Some flash of scientific curiosity broke through the pall of need, and Rimon had to ask, "Like what, particularly?"

She glanced up at him, gauging his humor. "It—felt a little like when Zeth was born and you had to get selyn to flow backwards through my system, to him. That's what I think I felt. And this unbearable—itch—I just couldn't stand it. You've never done anything like that to me, Rimon—and you never will. So you'll never make me shen you out like that."

But Rimon was momentarily lost in thought. Had Kadi made the Raider's system work backwards? Was that what had killed him? He didn't remember much of the incident except his terror and the paralyzing nageric clap that had ended it.
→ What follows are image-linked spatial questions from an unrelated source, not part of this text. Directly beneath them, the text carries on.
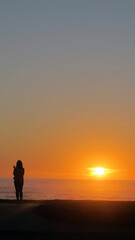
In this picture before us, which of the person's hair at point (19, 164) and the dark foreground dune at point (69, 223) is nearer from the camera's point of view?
the dark foreground dune at point (69, 223)

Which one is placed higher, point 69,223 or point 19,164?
point 19,164

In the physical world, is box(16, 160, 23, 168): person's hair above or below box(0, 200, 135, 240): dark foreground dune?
above

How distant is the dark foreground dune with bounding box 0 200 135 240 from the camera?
17.2 meters

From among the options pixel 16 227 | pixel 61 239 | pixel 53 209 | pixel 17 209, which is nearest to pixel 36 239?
pixel 61 239

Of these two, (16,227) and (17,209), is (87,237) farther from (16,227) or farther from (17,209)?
(17,209)

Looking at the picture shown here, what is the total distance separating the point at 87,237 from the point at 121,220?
2.51 m

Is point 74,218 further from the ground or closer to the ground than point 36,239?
further from the ground

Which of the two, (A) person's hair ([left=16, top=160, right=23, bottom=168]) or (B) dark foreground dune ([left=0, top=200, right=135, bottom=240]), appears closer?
(B) dark foreground dune ([left=0, top=200, right=135, bottom=240])

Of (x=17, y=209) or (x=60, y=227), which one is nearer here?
(x=60, y=227)

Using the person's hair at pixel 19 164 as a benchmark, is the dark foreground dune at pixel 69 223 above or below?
below

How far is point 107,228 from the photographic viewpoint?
18359mm

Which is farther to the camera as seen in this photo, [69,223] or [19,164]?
[19,164]

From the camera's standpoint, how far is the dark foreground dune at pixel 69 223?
17172 mm

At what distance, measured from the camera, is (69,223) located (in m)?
19.2
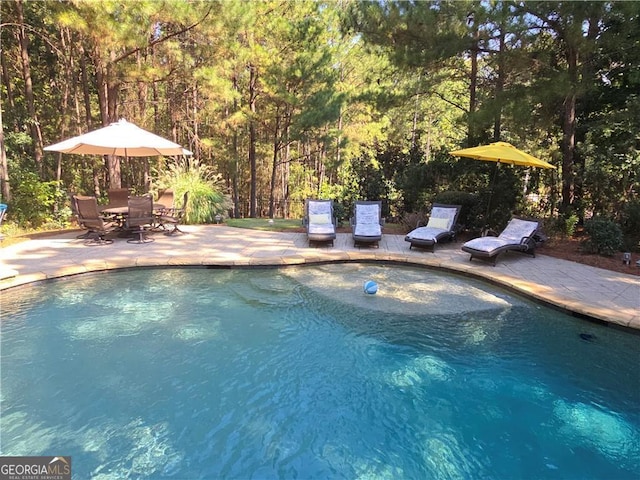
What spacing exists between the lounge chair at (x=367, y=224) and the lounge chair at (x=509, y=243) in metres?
1.77

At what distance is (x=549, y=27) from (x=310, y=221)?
20.6 feet

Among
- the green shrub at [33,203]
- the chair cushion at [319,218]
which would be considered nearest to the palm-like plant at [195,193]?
the green shrub at [33,203]

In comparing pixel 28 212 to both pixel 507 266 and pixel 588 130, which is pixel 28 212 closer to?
pixel 507 266

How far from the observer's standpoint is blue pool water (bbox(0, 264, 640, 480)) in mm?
2666

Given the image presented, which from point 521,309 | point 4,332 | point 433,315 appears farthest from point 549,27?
point 4,332

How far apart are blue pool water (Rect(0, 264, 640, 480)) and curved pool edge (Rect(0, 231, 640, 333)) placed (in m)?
0.21

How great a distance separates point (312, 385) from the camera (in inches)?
137

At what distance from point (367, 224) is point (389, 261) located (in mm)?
1423

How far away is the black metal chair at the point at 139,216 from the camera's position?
25.0 ft

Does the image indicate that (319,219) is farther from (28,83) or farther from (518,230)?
(28,83)

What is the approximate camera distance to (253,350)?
401 cm

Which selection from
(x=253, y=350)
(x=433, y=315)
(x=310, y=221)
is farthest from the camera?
(x=310, y=221)

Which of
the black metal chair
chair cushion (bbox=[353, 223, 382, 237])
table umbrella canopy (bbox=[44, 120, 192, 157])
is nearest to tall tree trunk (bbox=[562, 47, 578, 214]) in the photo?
chair cushion (bbox=[353, 223, 382, 237])

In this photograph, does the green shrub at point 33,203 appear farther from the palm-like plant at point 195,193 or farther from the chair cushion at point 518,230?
the chair cushion at point 518,230
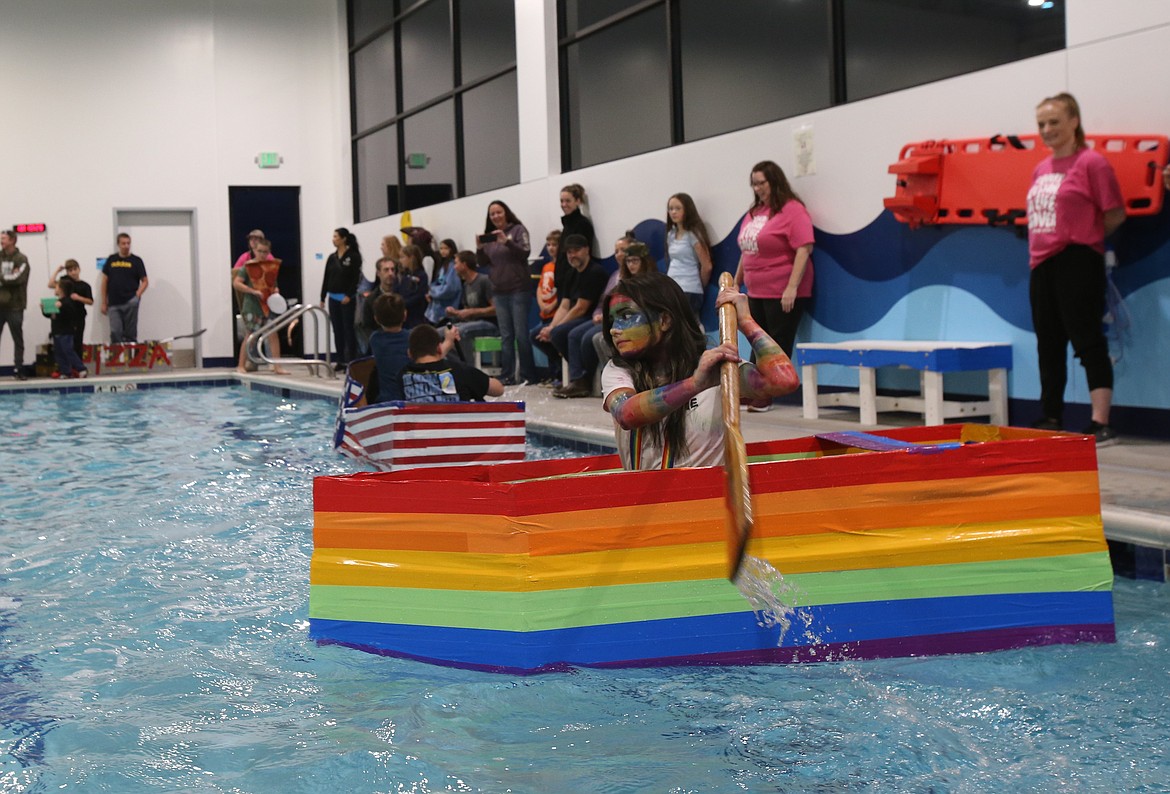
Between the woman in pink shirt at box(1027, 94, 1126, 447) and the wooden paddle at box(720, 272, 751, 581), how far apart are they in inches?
140

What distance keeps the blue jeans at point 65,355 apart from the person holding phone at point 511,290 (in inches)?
262

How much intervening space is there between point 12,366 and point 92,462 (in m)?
10.0

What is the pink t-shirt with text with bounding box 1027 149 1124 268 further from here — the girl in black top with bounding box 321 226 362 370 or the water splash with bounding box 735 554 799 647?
the girl in black top with bounding box 321 226 362 370

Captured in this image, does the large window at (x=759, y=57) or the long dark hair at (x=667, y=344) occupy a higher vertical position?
the large window at (x=759, y=57)

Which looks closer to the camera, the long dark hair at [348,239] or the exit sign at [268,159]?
the long dark hair at [348,239]

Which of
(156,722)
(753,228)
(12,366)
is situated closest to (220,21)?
(12,366)

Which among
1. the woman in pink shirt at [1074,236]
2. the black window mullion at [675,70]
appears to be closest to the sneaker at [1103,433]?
the woman in pink shirt at [1074,236]

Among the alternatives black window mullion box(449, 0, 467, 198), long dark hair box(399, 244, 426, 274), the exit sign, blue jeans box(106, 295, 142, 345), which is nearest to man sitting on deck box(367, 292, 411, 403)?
long dark hair box(399, 244, 426, 274)

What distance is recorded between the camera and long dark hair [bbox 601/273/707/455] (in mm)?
3492

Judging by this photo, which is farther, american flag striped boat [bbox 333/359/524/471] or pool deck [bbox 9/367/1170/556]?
american flag striped boat [bbox 333/359/524/471]

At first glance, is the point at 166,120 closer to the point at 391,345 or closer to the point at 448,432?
the point at 391,345

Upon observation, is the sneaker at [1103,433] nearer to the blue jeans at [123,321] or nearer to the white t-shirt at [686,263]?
the white t-shirt at [686,263]

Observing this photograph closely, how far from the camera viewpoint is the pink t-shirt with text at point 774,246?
846cm

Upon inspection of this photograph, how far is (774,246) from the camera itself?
8.56m
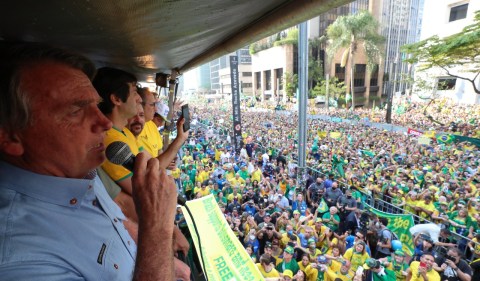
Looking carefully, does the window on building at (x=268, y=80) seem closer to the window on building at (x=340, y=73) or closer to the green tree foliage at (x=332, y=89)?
the green tree foliage at (x=332, y=89)

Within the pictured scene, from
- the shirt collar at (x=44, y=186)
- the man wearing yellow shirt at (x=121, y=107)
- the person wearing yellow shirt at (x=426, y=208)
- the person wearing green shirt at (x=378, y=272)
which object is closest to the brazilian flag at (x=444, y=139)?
the person wearing yellow shirt at (x=426, y=208)

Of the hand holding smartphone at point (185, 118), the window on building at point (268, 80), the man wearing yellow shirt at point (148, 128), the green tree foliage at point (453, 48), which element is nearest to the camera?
the hand holding smartphone at point (185, 118)

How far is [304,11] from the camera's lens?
1.30 metres

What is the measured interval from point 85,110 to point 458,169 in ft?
41.6

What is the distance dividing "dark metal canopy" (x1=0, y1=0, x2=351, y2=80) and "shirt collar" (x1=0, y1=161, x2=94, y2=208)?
56 cm

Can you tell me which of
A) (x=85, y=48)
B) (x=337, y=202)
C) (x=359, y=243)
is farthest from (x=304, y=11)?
(x=337, y=202)

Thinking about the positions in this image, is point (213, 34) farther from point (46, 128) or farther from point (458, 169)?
point (458, 169)

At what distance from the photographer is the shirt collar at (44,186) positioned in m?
0.84

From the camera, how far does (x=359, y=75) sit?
45.3 meters

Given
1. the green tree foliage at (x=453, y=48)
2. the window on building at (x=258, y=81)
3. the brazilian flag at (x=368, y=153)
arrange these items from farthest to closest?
the window on building at (x=258, y=81)
the green tree foliage at (x=453, y=48)
the brazilian flag at (x=368, y=153)

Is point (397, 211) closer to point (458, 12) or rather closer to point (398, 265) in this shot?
point (398, 265)

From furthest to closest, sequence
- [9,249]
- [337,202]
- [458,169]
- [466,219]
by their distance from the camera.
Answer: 1. [458,169]
2. [337,202]
3. [466,219]
4. [9,249]

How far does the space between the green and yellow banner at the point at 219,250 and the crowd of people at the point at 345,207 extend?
4.02 ft

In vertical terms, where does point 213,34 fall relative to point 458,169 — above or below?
above
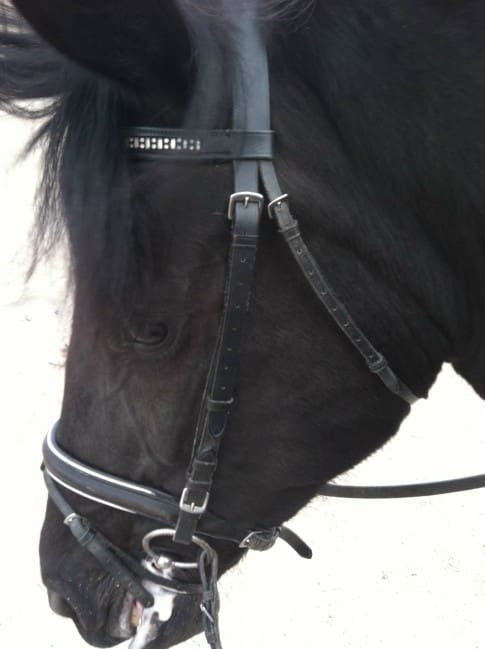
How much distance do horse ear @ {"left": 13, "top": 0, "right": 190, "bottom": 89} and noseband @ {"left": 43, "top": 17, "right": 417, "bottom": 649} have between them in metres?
0.10

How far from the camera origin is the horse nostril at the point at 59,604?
5.03 ft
"Now, Rimon," said Kadi, quietly inserting herself into his grasp, fingers working their way tenderly up his tentacle sheaths until her palms closed gently around his arms. "Take your transfer; don't be afraid of me—not ever."

He whispered, "You control."

"Oh no, you've got to face it, or everything we've built will come crumbling down. You do it to me, and see how much I—still—enjoy—it."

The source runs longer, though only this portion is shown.